Management of Intracranial Tumors and the Basic Pathogenesis of Hydrocephalus

Tumors that invade the base of the skull from below
Nasopharyngeal carcinoma infiltrates the base of the skull to produce paralysis of several cranial nerves arising from the medulla and Pons. Glomus jugulare tumors arise from glomus tissue embedded in the external coat of the jugular vein. These tumors may grow into the jugular foramen leading to pressure effects on the VIII, XII, IX, X and VII cranial nerves. Glomus tumors give to intense pain. Erosion of the jugular foramen can be demonstrated by X-ray.

Secondary deposits
Carcinomas of the lungs and breast are prone to produce cerebral metastases. Other primaries include carcinomas of the Kidneys and alimentary tract. Acute lymphatic leukemia and to a lesser extent acute myeloid leukemia may produce lesions in the central nervous system. Lymphomas also may produce neurological manifestations by infiltration.

management of intracranial tumors
Early diagnosis is very essential. A high index of clinical suspicion is absolutely essential to plan the appropriate investigation. Advent of CT has revolutionized the diagnosis and early detection is possible in the vast majority of cases. Treatment consists of surgical removal wherever possible, radiotherapy or both. Palliative measures include radiotherapy, medical measures to relieve rasied ICT, anticonvulsants, and procedures to relieve obstructive hydrocephalus.

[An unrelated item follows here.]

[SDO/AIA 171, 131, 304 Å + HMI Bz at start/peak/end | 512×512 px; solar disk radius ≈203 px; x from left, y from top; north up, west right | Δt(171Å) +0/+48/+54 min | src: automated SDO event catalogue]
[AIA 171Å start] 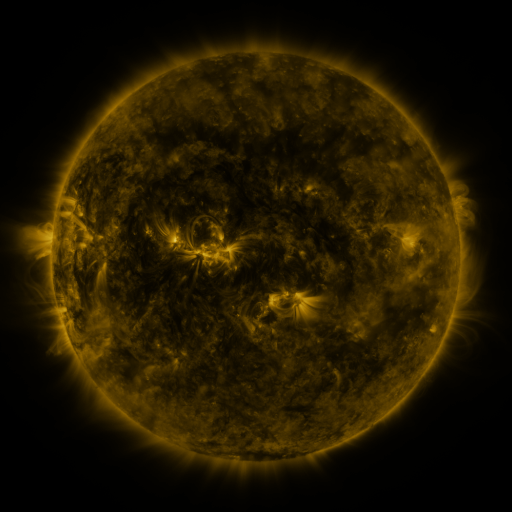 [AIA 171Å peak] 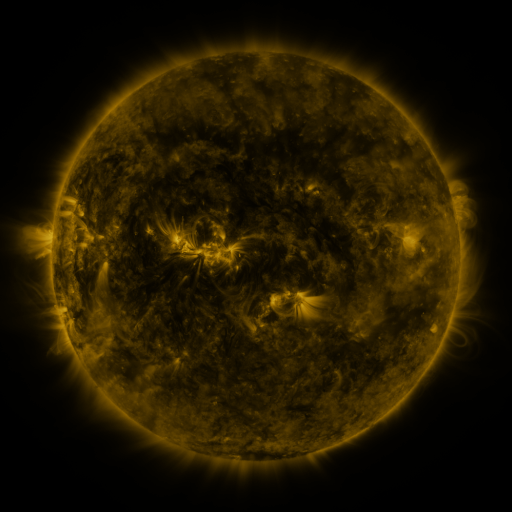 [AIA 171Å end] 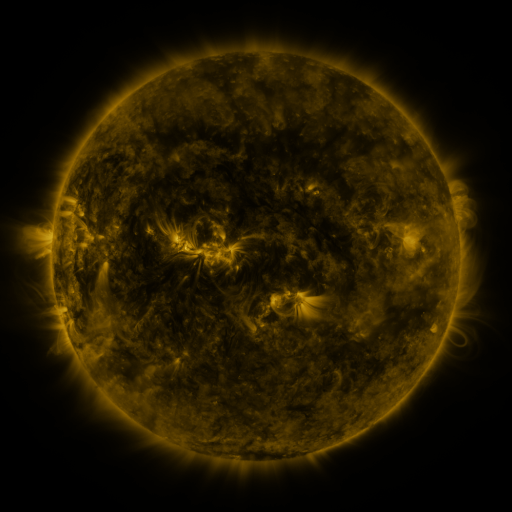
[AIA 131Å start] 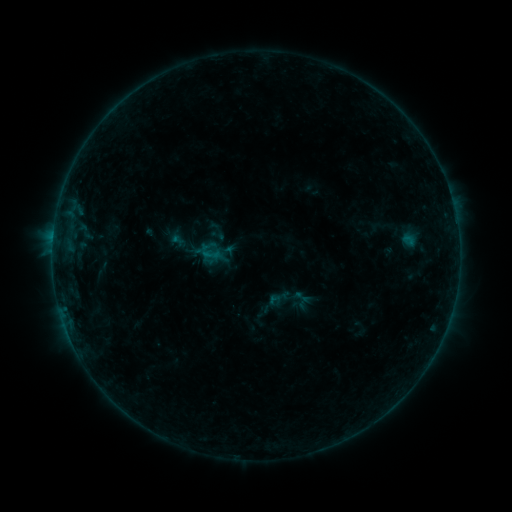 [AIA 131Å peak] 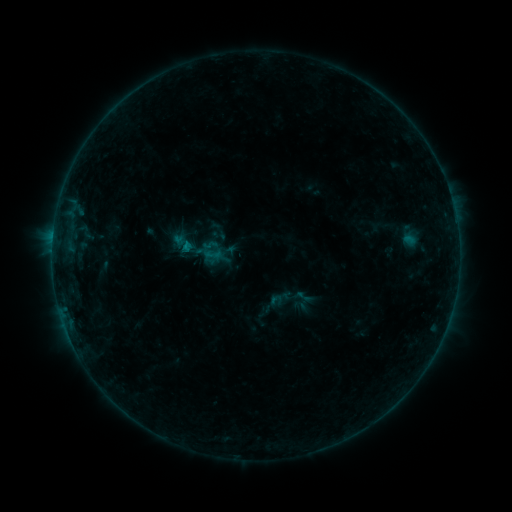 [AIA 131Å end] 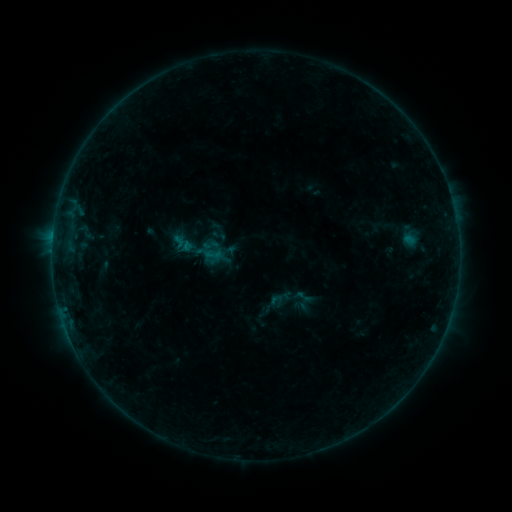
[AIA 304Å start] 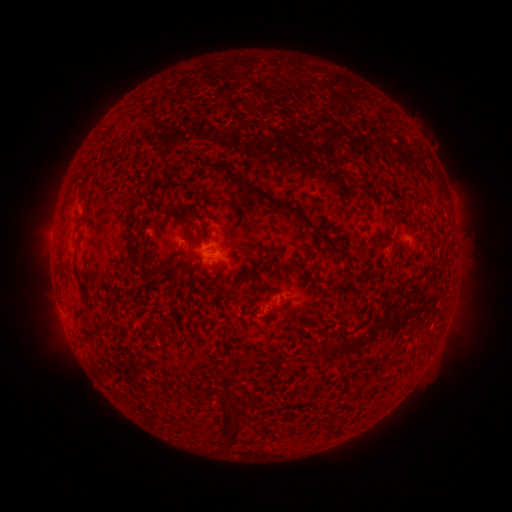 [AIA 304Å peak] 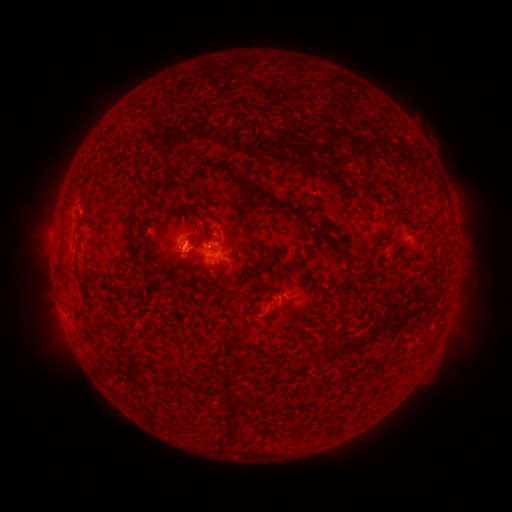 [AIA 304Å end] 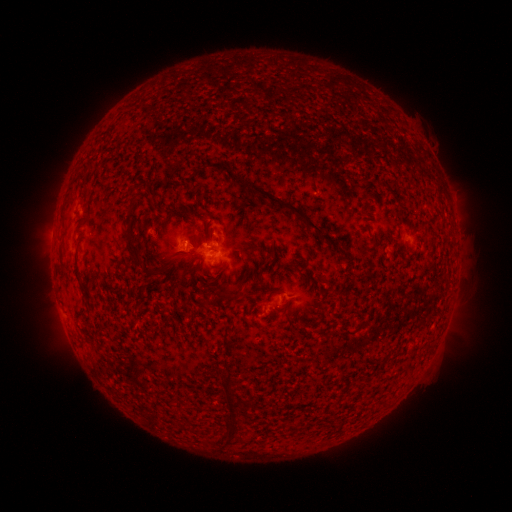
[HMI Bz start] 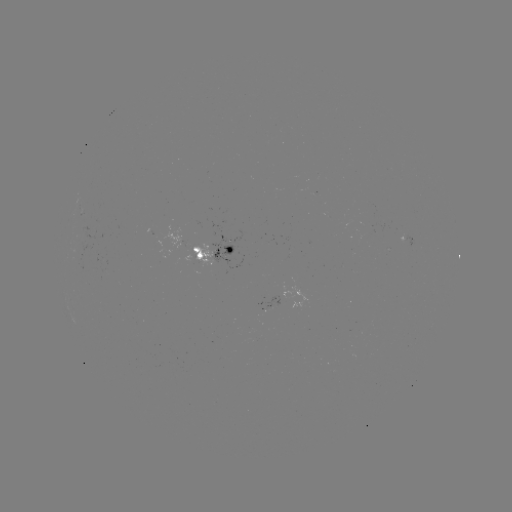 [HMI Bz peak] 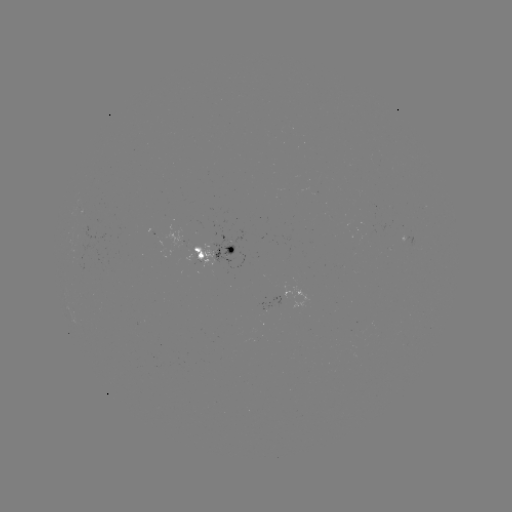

Hydrocephalus (Syn: Hydrencephalus)
Dilatation of the ventricular system of the brain due to accumulation of CSF is called hydrocephalus.This may be congenital or acquired. If the communication between the ventricular system and the subarachnoid space remains patent, it is called communicating hydrocephalus. If this communication is blocked, it is termed obstructive hydrocephalus. In some cases the hydrocephalus may be normotensive, i.e, the pressure in the ventricular systems may be normal, in others it may be raised.

In congenital hydrocephalus and those developing in early infancy, the fontanelles and skull sutures separate and the head is enlarged. The eyeballs are depressed and optic atrophy may develop. The brain and skull are thinned out. Percussion over the skull may give a cracked-pot note.

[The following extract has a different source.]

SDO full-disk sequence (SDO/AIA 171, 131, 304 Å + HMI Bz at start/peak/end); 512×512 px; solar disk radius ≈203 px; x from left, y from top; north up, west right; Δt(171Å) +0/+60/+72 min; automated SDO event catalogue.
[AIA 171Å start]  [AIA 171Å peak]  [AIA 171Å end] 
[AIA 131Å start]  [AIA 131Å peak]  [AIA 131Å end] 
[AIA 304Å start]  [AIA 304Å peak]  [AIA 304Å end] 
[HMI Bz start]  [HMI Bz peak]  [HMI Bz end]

Causes of hydrocephalus developing in infancy:
1. Bleeding into the brain during delivery and subsequent adhesions.
2. Congenital absence of arachnoid granulations
3. Stenosis of the aqueduct
4. Improper development of the mantle layer of the brain. In the early stages of embryonal development, the ventricular system is relatively larger. As the mantle layer develops and the brain grows this relative disparity disappears. In conditions where the mantle layer does not develop normally, hydrocephalus persists.
5. Arnold-Chiari malformation.
6. Obstruction to the foramina of Magendie and Lushka. In Dandy Walker syndrome, the obstruction is congenital.

Course and prognosis: If the obstruction if not relieved, the condition progresses, Mental deficiency, paralysis, and convulsions may develop in many.

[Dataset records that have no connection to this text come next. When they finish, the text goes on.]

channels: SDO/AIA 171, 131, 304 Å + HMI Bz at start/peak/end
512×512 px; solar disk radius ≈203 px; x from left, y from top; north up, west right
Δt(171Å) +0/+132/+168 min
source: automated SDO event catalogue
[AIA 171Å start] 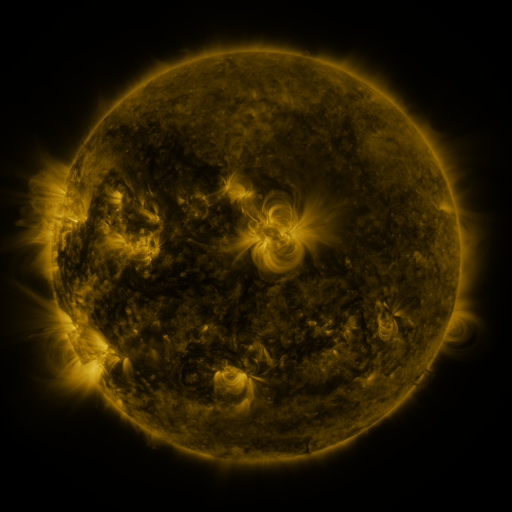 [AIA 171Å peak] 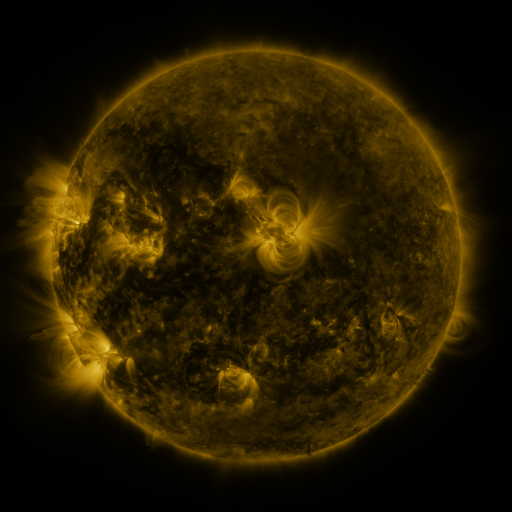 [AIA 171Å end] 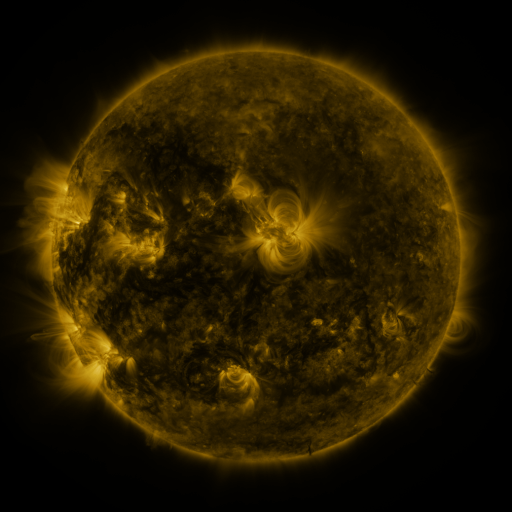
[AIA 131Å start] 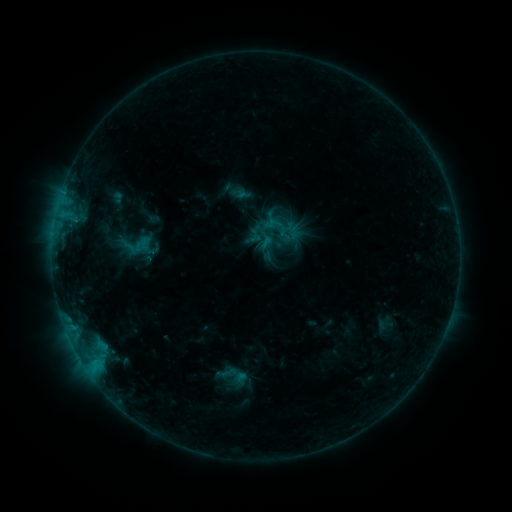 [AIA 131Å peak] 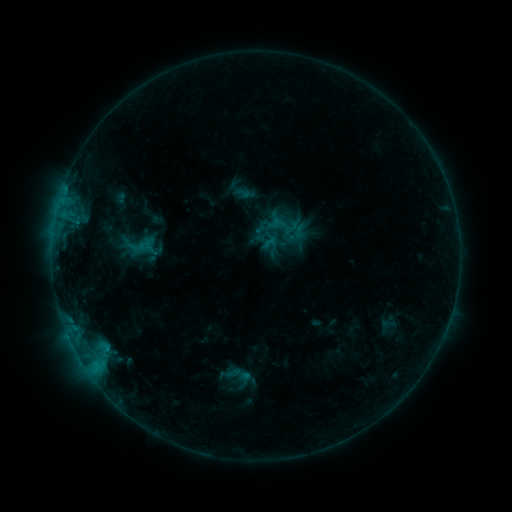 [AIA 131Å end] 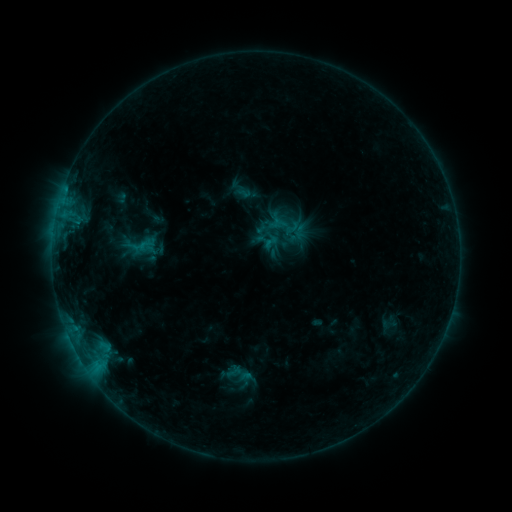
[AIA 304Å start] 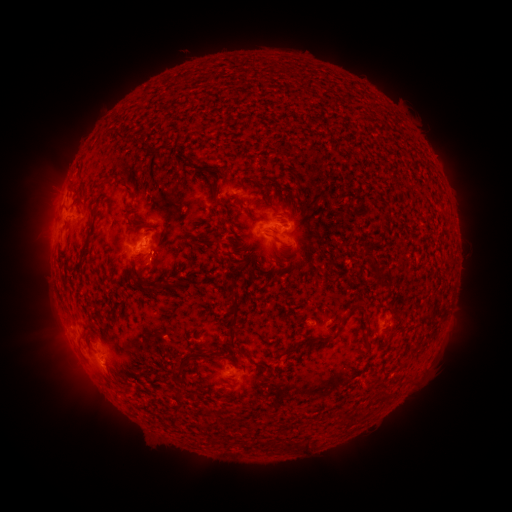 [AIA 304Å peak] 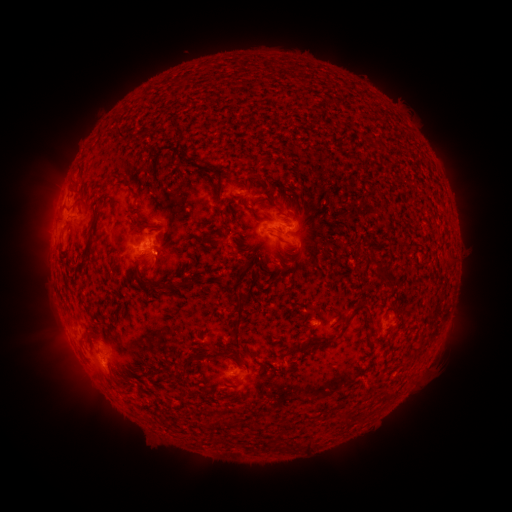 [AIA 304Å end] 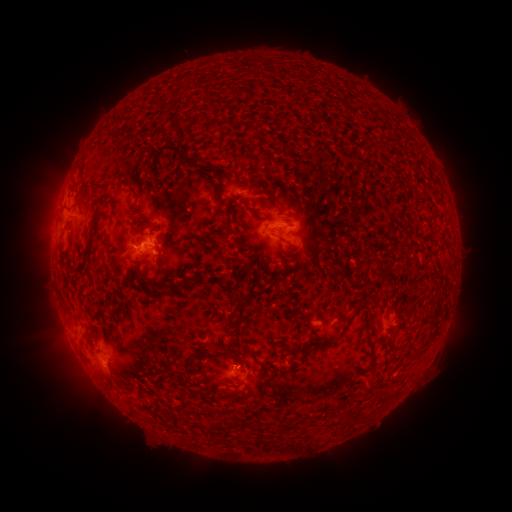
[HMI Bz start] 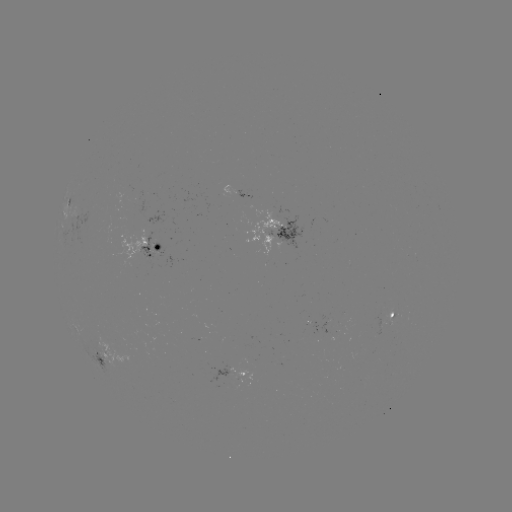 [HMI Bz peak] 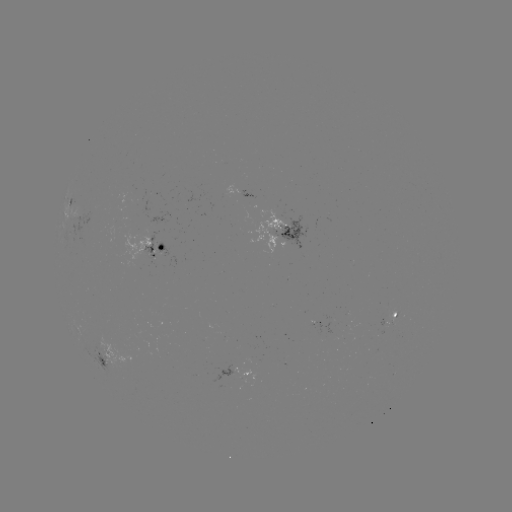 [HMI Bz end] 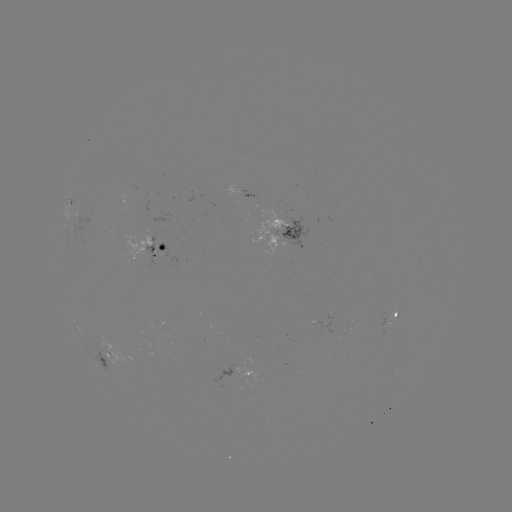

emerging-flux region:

Treatment: Surgical procedures are available to divert CSF from the ventricles and relieve tension using suitable valves. In ventriculo-peritoneal shunt, the CSF is diverted into the Peritoneum; in Ventriculo-atrial shunt the CSF is diverted into the right atrium, Ventriculo-sinus shunt- the sagital sinus; and then the theco-peritoneal shunt- draining the spinal subarachnoid space into the peritoneum.